As Hull's assistant, he was on the same level as the six assistant secretaries of state.

In September 1939, Hull assigned Pasvolsky to planning for the postwar peace, and at Pasvolsky's suggestion, set up theAdvisory Committee on Problems of Foreign Relations. After this became moribund, Hull appointed Pasvolsky the first director of the State Department's new Division of Special Research in February, 1941. When this was split in January 1943 into a Division of Political Studies and a Division of Economic Studies, Pasvolsky continued to supervise them. He was executive officer of the secretive Advisory Committee on Postwar Foreign Policy, which superseded the Division, returning to the broadly based Advisory Committee concept, The work of this committee led to the drafting of an outline for a "preliminary UN" by Undersecretary Sumner Welles, based on the design of the League of Nations.

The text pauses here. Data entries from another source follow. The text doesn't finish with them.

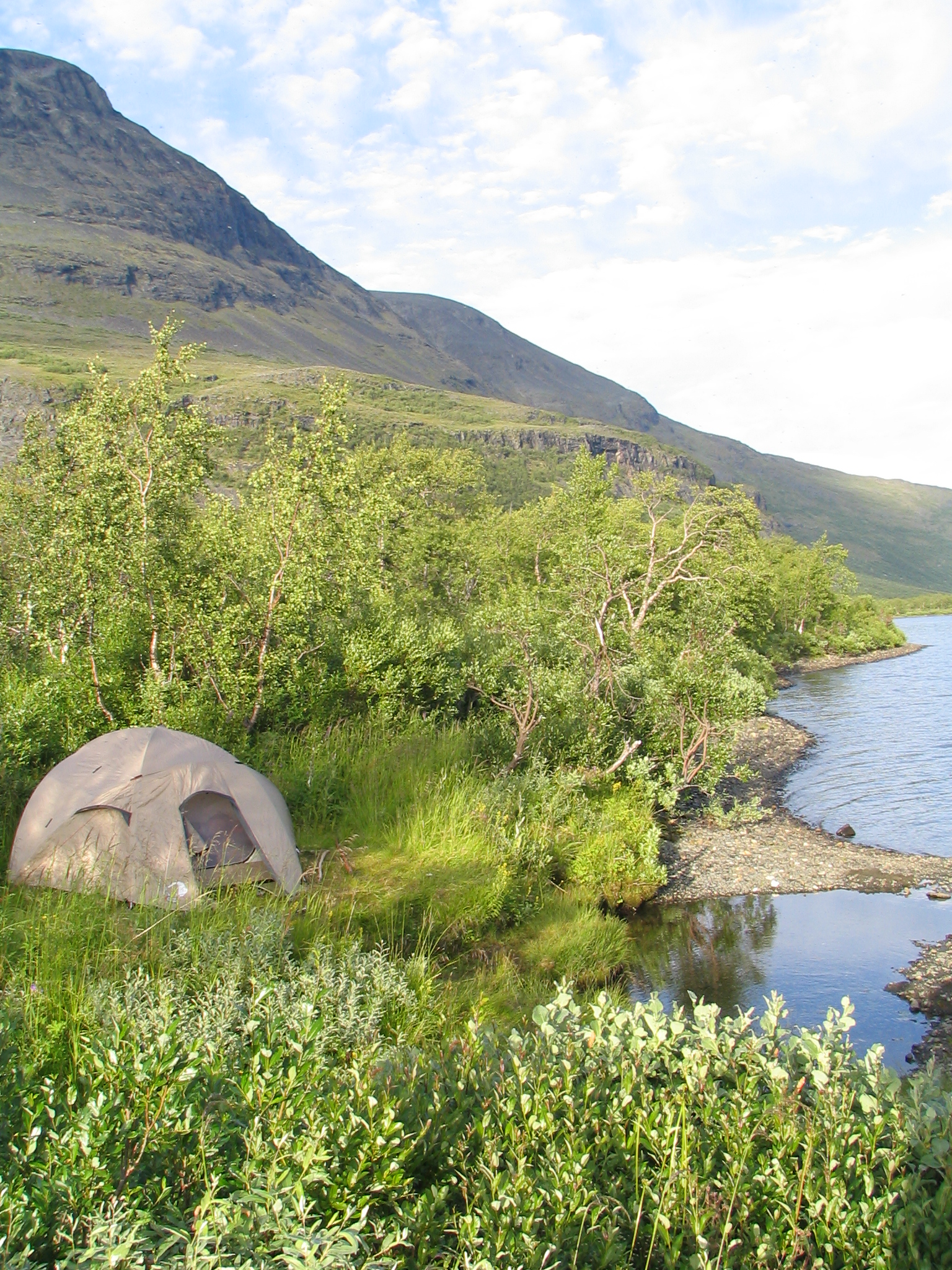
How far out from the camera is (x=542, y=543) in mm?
42906

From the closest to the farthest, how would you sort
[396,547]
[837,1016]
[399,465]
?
[837,1016]
[396,547]
[399,465]

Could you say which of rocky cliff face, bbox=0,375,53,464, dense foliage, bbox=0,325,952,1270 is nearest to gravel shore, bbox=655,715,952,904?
dense foliage, bbox=0,325,952,1270

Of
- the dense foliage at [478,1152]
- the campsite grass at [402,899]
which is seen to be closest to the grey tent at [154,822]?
the campsite grass at [402,899]

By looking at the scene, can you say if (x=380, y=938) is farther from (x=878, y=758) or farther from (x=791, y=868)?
(x=878, y=758)

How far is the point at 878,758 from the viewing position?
3097 centimetres

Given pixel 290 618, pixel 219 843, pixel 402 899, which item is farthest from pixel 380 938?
pixel 290 618

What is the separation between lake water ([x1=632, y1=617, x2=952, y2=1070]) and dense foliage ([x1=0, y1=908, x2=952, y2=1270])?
30.9 inches

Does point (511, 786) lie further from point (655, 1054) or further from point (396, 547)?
point (396, 547)

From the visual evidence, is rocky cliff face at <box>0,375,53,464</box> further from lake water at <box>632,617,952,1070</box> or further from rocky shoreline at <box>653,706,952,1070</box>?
rocky shoreline at <box>653,706,952,1070</box>

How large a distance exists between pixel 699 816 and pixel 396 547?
20.6m

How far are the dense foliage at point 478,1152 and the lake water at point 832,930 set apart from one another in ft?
2.57

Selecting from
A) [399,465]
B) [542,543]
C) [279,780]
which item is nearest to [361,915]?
[279,780]

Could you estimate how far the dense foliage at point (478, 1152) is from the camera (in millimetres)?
3182

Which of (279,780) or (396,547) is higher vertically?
(396,547)
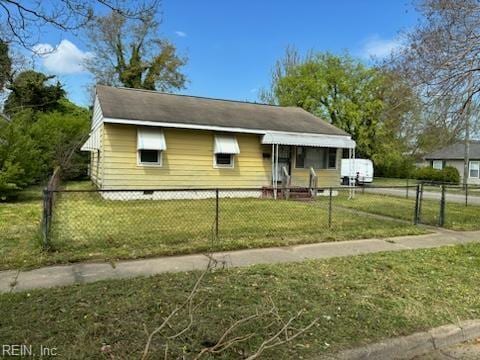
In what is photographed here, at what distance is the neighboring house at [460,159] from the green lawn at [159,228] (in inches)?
1251

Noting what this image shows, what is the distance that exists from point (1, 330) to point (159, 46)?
36990 millimetres

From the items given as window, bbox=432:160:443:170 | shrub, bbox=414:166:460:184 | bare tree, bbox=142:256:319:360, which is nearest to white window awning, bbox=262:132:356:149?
bare tree, bbox=142:256:319:360

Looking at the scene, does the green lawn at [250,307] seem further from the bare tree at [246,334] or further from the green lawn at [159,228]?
the green lawn at [159,228]

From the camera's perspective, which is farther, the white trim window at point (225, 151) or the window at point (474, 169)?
the window at point (474, 169)

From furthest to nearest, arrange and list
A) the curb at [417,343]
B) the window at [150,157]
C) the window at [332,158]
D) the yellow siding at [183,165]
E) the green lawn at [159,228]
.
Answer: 1. the window at [332,158]
2. the window at [150,157]
3. the yellow siding at [183,165]
4. the green lawn at [159,228]
5. the curb at [417,343]

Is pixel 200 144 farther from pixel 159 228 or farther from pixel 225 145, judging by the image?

Pasvolsky and Hull eventually opposed Welles' draft as being too hastily written. The major split was over whether the organization would have a "regional" nature, perhaps with local councils, in which each great power would have most of the responsiblity for its region, or would have more centralized structure. Welles, as well as Winston Churchill (and later, Nelson Rockefeller) favored "regionalism," while Pasvolsky and Hull favored a unitary global body. Roosevelt wavered between the two sides.

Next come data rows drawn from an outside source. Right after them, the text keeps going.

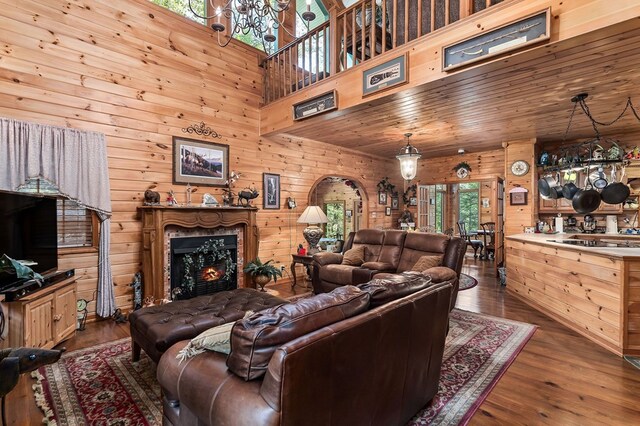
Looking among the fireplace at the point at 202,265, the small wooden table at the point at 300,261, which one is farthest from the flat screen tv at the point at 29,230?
the small wooden table at the point at 300,261

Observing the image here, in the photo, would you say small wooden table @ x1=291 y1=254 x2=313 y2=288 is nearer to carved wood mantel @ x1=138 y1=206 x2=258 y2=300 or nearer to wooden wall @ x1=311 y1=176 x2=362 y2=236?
carved wood mantel @ x1=138 y1=206 x2=258 y2=300

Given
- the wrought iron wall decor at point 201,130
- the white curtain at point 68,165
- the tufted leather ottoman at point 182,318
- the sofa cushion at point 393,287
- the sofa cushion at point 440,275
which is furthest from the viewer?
the wrought iron wall decor at point 201,130

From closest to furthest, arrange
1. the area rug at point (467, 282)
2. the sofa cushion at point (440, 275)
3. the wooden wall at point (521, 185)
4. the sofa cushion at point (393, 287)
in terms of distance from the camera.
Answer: the sofa cushion at point (393, 287) → the sofa cushion at point (440, 275) → the area rug at point (467, 282) → the wooden wall at point (521, 185)

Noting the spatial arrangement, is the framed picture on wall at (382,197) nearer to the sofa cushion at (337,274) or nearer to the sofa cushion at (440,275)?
the sofa cushion at (337,274)

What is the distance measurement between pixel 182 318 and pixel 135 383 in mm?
556

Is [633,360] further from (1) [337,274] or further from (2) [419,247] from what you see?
(1) [337,274]

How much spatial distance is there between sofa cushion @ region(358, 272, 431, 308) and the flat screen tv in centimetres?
286

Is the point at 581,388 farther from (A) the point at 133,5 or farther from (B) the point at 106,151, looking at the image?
(A) the point at 133,5

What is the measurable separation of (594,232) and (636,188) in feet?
2.98

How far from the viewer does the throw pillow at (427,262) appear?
3.77m

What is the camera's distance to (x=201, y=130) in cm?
466

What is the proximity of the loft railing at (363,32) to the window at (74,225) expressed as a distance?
3.10 m

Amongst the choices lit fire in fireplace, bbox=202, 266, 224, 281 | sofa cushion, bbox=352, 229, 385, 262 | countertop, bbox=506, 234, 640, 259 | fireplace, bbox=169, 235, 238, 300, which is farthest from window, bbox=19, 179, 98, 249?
countertop, bbox=506, 234, 640, 259

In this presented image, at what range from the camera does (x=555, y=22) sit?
8.05ft
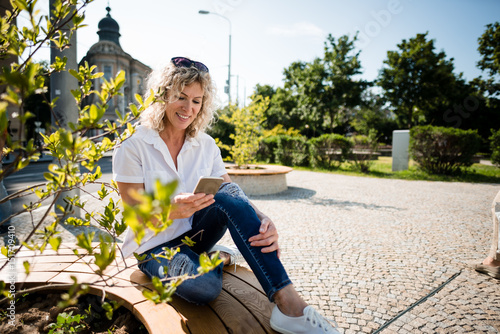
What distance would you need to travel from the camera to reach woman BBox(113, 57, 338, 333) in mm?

Throughout 1942, Welles took the lead on planning for the UN and in January 1943 discussed a new and full draft charter with Roosevelt. It incorporated Roosevelt's four power "global policemen" but gave them less than absolute veto powers on an Executive Council with "regional" members too. Welles continued to work on the draft, but after a period of political infighting with Hull, he was forced to resign in August 1943. Subsequently Hull took charge of UN planning, and appointed Pasvolsky to put together a draft charter, which he produced in August. It retained the Security Council, General Assembly and Secretariat, which Welles and Pasvolsky had agreed on, but downplayed regionalism. With the absence of Welles or any other figure with comparable influence, interest and expertise Pasvolsky's ideas and phrasing dominated the drafting henceforward. Before Hull departed for the Moscow Conference (1943), Pasvolsky advised him that economic reconstruction, especially in the USSR, should be a prioritized, while Bowman insisted on territorial agreements restricting Soviet expansion. By February 3, 1944, Roosevelt had approved Pasvolsky's latest draft. It incorporated two major departures. Unlike the League of Nations, it entrusted security matters exclusively to the Security Council. However, it widened the Security Council into an 11 member entity, reducing the dominance of the four big powers that Roosevelt had long envisioned.

Another important innovation at Dumbarton Oaks was the Economic and Social Council. Pasvolsky and Stettinius managed to persuade Roosevelt to drop his idea of adding Brazil as a sixth member of the Security Council. Pasvolsky managed to persuade Hull and eventually the Russians to limit the veto to substantive matters only - not allowing it on procedural ones including discussions.

Thomas Connally said in his memoirs "Certainly he had more to do with writing the framework of the charter than anyone else."

In 1943 Pasvolsky was placed in charge of International Organization and Security Affairs in the State Department with responsibility for drafting the United Nations Charter; he was present at Bretton Woods and Dumbarton Oaks. He became chairman of the Coordination Committee at the San Francisco United Nations Conference on International Organization, where the charter was negotiated and signed. Secretary Hull depended heavily on Pasvolsky to explain the plans and proposals for the UN to President Roosevelt. It is striking how close a resemblance Pasvolsky's statement of objectives for the new international organization bears to the positions he had taken with Moulton throughout the previous decade.

He resigned from the State Department in March 1946. In 1946–53 he was director of international studies at the Brookings Institution, and a the time of his death, he was working on a study of the origin and history of the United Nations. He died of a heart attack on May 5, 1953 in Washington, DC.